Amazigh language technology has received a new research resource with the release of DATASHI, a parallel English-Tashlhiyt corpus designed for translation, orthography normalization and low-resource language processing.
The paper, submitted to arXiv in March 2026 by Nasser-Eddine Monir and Zakaria Baou, describes DATASHI as a 5,000-sentence dataset for Tashlhiyt, one of Morocco’s major Amazigh languages. The authors say the corpus is meant to address a persistent gap in computational resources for Amazigh languages, especially for tasks that require paired examples across languages and writing practices.
One of DATASHI’s most useful features is its attention to orthographic variation. The paper says the dataset includes a 1,500-sentence subset that pairs expert-standardized forms with non-standard user-generated versions. That matters because many Amazigh languages are written across multiple habits and scripts, and even Latin-based writing can vary widely from speaker to speaker.
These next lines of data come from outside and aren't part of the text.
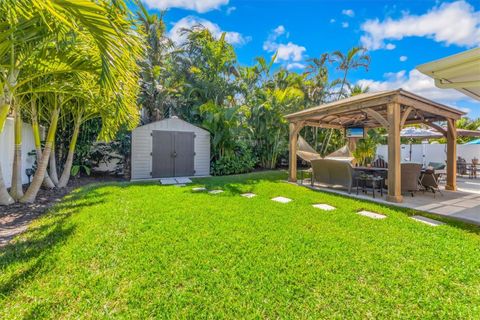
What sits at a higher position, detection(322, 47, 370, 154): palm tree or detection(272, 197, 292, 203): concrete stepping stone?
detection(322, 47, 370, 154): palm tree

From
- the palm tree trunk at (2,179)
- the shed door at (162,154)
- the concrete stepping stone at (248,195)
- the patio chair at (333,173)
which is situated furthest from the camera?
the shed door at (162,154)

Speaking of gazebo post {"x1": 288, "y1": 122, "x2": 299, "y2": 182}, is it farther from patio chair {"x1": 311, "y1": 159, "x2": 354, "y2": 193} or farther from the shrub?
the shrub

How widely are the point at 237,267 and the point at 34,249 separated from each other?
8.49ft

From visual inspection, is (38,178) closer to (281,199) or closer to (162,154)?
(162,154)

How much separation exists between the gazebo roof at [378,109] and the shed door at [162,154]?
508 cm

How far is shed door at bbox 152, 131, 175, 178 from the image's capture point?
9.33 metres

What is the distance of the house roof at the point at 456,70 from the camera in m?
3.44

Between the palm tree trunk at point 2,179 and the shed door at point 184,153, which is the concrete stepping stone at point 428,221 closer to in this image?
the palm tree trunk at point 2,179

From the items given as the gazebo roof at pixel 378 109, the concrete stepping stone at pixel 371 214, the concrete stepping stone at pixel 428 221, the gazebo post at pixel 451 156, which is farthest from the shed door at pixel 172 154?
the gazebo post at pixel 451 156

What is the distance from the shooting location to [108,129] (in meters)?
6.67

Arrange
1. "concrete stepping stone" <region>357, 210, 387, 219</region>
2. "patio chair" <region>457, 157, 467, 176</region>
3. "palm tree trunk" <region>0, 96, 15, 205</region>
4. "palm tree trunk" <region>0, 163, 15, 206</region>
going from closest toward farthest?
"palm tree trunk" <region>0, 96, 15, 205</region> < "concrete stepping stone" <region>357, 210, 387, 219</region> < "palm tree trunk" <region>0, 163, 15, 206</region> < "patio chair" <region>457, 157, 467, 176</region>

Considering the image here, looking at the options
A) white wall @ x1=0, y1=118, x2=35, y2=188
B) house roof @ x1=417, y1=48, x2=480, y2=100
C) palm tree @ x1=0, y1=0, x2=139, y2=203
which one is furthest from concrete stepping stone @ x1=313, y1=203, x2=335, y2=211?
white wall @ x1=0, y1=118, x2=35, y2=188

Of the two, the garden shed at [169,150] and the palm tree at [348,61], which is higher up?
the palm tree at [348,61]

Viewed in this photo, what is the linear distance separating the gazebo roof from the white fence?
5443mm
For language tools, this variation can make search, translation and automated correction difficult.
The corpus is intended to support text-based tasks such as tokenization, translation and normalization. It may also serve as a foundation for read-speech data collection and multimodal work, which could be important for future Amazigh voice tools. In practical terms, that means DATASHI could help researchers build systems that recognize Tashlhiyt more consistently, handle spelling variation better and connect written data to spoken language resources.
The authors tested several large language models on the dataset and found that performance improved when models were given a few examples. Their evaluation also looked closely at difficult linguistic features, including geminates, emphatics, uvulars and pharyngeals. These sounds are central to many Amazigh languages but are often poorly handled by general-purpose tools trained mainly on high-resource languages.
For Amazigh communities, the significance goes beyond technical research. Digital tools increasingly shape how languages are used in education, media, public administration and cultural preservation. If Tashlhiyt and other Amazigh languages remain underrepresented in datasets, they risk being poorly served by translation systems, search engines, voice assistants and classroom technologies.
DATASHI is not a complete solution, but it is a useful building block. It points toward a future where Amazigh language technology is developed through resources that reflect the language’s own structure, variation and community needs.